Note that no current use of strings in Infinity allows characters outside of A-Za-z0-9()_ (i.e. nobody needs to write a Modified UTF-8 decoder just yet!)

Architecture specifier marks

An architecture specifier mark encodes a word size and byte ordering. An architecture specifier mark is two bytes with the following meaning:

First byte Second byte Word size Byte ordering
0x18 0x49 32 bits big endian
0x49 0x18 32 bits little endian
0x78 0x29 64 bits big endian
0x29 0x78 64 bits little endian
  • Note consumers SHOULD reject notes as UNHANDLED if the note contains an unknown architecture specifier mark.

Encoded type lists

Lists of Infinity types (e.g. parameter types, return types) are encoded as strings. The basic types int, ptr and opaque are encoded as "i", "p" and "o" respectively. Function types are encoded as:

"F" + encoded return types + "(" + encoded parameter types + ")"

Examples:

  1. A function that accepts one ptr parameter and returns two int values has an encoded type of "Fii(p)".
  2. A function that accepts two parameters, 1) a function with an opaque parameter followed by an int parameter that returns an int and a ptr, and 2) an opaque parameter, that returns two ptr values has an encoded type of "Fpp(Fip(oi)o)".
  3. A function that accepts one int parameter and returns a function that accepts one ptr parameter and returns two int values has an encoded type of "FFii(p)(i)".

Processing:

  • Note consumers SHOULD reject notes containing encoded types lists containing characters other than ipoF() as UNHANDLED.
  • Note consumers SHOULD reject notes containing otherwise undecodable encoded types lists as CORRUPT.
  • Note consumers SHOULD NOT attempt to handle notes with invalid encoded types lists in any way other than trivial things like displaying information.

Function signatures

Infinity functions are referenced by their signature. A function's signature is constructed from its provider, its name, and its encoded parameter and return types lists as follows:

 provider + "::" + name + "(" + encoded_paramtypes + ")" + encoded_returntypes

A function called "a_function" with provider "example_provider" that accepts one ptr parameter and returns two int values has a signature of "example_provider::a_function(p)ii".

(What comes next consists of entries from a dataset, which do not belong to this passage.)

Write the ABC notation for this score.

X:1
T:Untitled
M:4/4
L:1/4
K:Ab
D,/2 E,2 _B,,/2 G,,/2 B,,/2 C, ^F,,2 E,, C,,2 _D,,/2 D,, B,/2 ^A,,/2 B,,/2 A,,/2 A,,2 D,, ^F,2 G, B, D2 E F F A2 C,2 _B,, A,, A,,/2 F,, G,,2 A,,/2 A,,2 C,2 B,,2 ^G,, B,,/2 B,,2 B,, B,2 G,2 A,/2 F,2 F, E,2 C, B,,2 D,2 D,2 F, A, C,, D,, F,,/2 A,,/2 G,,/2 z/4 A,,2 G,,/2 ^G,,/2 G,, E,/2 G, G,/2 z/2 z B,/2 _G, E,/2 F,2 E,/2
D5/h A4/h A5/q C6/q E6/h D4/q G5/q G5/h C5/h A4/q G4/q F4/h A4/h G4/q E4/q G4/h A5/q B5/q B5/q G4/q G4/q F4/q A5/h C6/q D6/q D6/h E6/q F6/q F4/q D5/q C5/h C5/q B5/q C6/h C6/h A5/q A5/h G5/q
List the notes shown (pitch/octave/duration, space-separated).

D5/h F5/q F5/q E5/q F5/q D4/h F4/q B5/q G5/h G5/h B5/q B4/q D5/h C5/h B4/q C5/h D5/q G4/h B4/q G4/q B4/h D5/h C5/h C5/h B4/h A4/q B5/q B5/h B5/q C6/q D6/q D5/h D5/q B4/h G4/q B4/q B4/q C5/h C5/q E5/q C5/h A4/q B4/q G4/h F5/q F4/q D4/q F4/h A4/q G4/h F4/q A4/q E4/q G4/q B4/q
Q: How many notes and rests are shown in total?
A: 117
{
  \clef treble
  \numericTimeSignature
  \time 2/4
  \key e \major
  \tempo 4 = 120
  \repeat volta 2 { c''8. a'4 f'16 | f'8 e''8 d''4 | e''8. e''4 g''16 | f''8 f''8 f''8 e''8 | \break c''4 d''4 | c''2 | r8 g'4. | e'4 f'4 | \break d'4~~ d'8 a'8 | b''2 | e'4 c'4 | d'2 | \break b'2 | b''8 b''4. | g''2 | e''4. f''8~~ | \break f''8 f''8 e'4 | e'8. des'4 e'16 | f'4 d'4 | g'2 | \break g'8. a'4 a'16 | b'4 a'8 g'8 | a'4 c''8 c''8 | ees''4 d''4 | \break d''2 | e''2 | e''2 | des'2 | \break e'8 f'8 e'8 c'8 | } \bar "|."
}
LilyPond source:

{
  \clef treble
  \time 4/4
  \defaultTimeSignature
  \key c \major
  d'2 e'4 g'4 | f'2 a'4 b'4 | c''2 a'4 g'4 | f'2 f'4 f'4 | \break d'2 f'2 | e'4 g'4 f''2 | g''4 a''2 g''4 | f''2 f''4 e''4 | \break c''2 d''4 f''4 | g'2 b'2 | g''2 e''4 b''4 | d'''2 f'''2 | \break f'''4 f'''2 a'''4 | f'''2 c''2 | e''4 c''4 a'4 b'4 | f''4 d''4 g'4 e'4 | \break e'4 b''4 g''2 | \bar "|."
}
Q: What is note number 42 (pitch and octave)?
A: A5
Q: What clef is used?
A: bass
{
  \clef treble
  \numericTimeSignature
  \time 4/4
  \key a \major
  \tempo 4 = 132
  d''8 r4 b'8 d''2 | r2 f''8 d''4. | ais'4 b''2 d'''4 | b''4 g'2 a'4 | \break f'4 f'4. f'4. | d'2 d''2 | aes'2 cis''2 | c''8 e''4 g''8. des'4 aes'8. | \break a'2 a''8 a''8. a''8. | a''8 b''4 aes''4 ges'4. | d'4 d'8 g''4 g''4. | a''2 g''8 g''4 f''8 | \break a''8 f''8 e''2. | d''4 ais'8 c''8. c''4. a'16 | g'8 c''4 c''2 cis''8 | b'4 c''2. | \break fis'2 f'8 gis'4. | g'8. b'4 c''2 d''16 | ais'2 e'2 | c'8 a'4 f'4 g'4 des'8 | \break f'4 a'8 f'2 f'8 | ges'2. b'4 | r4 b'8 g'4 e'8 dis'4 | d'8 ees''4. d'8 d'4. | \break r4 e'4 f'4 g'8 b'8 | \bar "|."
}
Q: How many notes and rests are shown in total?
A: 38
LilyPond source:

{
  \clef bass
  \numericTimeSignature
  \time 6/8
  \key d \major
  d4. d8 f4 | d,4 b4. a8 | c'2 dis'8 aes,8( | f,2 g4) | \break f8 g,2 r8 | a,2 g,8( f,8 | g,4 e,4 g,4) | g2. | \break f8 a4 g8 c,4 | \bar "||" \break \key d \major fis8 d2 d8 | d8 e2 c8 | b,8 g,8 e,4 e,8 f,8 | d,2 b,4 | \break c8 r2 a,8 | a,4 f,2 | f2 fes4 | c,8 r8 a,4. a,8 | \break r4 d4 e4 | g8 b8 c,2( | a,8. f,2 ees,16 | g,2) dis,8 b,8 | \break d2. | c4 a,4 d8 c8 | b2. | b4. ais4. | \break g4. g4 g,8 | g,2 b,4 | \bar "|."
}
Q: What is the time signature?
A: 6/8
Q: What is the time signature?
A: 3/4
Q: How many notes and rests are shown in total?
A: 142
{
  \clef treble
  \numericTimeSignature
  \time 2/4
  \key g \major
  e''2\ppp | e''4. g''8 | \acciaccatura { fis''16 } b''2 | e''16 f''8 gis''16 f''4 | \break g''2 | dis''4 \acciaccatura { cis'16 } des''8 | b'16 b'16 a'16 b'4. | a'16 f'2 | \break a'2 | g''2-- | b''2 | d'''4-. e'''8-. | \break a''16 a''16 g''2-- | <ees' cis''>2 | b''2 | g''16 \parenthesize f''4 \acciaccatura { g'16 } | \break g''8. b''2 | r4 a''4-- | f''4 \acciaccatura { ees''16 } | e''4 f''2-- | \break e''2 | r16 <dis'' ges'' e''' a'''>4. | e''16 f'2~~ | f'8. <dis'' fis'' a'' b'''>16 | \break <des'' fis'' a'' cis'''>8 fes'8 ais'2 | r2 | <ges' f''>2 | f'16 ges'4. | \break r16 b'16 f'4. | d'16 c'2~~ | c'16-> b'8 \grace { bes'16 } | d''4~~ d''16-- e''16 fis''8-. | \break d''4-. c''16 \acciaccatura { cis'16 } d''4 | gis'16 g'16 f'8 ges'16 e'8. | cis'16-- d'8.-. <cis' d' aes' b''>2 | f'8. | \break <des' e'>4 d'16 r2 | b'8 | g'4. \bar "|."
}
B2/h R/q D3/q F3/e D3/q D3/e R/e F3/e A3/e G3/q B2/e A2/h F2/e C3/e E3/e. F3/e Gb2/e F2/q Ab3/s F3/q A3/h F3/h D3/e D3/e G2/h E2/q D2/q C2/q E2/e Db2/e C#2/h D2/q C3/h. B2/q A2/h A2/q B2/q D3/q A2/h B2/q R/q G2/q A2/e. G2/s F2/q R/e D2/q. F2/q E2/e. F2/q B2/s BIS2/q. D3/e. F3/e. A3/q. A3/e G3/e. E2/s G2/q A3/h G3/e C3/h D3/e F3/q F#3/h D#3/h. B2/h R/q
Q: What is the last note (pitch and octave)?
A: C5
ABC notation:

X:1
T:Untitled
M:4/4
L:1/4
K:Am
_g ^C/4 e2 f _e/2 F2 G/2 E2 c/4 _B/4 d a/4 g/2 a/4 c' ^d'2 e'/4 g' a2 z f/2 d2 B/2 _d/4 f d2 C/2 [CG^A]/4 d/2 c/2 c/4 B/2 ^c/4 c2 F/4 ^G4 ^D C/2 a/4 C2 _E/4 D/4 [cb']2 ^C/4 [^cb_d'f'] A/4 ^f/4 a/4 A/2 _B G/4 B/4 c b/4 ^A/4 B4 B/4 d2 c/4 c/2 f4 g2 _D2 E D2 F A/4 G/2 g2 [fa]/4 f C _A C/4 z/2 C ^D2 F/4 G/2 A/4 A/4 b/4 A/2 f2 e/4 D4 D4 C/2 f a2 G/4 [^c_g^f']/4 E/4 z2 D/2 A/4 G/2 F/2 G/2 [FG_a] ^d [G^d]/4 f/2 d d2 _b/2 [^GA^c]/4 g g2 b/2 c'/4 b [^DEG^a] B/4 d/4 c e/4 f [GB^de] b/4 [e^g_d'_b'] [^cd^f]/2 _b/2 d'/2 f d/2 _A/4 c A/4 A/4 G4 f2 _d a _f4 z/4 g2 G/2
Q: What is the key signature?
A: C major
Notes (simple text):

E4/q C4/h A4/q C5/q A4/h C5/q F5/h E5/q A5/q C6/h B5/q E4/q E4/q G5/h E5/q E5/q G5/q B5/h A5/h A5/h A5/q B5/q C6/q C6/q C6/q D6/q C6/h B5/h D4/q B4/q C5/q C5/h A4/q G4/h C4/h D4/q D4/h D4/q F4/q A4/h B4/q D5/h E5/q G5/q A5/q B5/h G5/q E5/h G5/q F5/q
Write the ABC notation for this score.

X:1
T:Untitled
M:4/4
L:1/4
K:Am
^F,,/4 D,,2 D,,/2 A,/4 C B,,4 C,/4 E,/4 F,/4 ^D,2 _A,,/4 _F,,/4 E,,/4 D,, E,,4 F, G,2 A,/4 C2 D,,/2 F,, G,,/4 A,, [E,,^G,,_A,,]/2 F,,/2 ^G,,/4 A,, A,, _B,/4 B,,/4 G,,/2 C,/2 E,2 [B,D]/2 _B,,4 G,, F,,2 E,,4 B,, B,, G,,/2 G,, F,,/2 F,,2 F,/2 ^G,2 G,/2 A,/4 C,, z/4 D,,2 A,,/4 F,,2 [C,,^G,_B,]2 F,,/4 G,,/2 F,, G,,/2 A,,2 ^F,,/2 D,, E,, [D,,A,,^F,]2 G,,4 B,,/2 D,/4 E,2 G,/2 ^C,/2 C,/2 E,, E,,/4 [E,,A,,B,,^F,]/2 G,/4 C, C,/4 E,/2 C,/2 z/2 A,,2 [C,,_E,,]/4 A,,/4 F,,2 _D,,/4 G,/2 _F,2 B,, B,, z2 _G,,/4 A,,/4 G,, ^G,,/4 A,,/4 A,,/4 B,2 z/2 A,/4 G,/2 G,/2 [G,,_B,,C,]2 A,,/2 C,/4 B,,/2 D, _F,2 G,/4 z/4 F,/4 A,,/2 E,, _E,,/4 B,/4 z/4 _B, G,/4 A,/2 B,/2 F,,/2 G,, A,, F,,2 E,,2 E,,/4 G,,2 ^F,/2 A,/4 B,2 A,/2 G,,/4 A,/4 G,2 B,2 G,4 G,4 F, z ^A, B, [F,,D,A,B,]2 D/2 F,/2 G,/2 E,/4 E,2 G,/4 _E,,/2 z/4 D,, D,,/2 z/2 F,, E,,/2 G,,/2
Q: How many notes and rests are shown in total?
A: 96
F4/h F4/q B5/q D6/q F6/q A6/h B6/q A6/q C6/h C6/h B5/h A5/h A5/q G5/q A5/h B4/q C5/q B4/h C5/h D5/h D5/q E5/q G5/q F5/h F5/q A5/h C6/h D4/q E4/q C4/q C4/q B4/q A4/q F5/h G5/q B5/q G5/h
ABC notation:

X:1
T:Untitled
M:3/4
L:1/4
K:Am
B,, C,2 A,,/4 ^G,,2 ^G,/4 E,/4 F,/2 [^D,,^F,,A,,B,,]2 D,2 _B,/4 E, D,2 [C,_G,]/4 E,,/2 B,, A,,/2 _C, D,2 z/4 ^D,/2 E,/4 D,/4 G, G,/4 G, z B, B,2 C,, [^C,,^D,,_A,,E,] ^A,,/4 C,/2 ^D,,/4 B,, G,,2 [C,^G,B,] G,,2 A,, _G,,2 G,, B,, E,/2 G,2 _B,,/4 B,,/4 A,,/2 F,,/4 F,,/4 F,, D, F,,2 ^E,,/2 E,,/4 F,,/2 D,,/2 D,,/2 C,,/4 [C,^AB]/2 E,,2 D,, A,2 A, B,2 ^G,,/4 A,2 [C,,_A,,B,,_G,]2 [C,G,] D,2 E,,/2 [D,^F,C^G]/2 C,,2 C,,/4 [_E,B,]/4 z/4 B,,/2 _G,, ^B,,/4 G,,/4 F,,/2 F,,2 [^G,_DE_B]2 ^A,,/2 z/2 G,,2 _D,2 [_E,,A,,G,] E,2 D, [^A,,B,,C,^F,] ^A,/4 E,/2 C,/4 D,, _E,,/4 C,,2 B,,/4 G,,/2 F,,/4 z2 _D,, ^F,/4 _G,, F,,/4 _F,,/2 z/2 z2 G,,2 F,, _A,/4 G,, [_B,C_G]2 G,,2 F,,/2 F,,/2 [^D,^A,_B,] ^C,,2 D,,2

  • Note consumers SHOULD reject notes as UNHANDLED if either provider or name are the empty string.
  • Note consumers SHOULD reject notes as UNHANDLED if the first characters of either provider or name are not in the range A-Za-z_.
  • Note consumers SHOULD reject notes as UNHANDLED if any subsequent characters of either provider or name are not in the range A-Za-z0-9_.
  • Note consumers SHOULD NOT attempt to handle notes with invalid values of provider or name in any way other than trivial things like displaying information.
  • Note consumers SHOULD process both encoded_paramtypes and encoded_returntypes as detailed in #Encoded type lists above.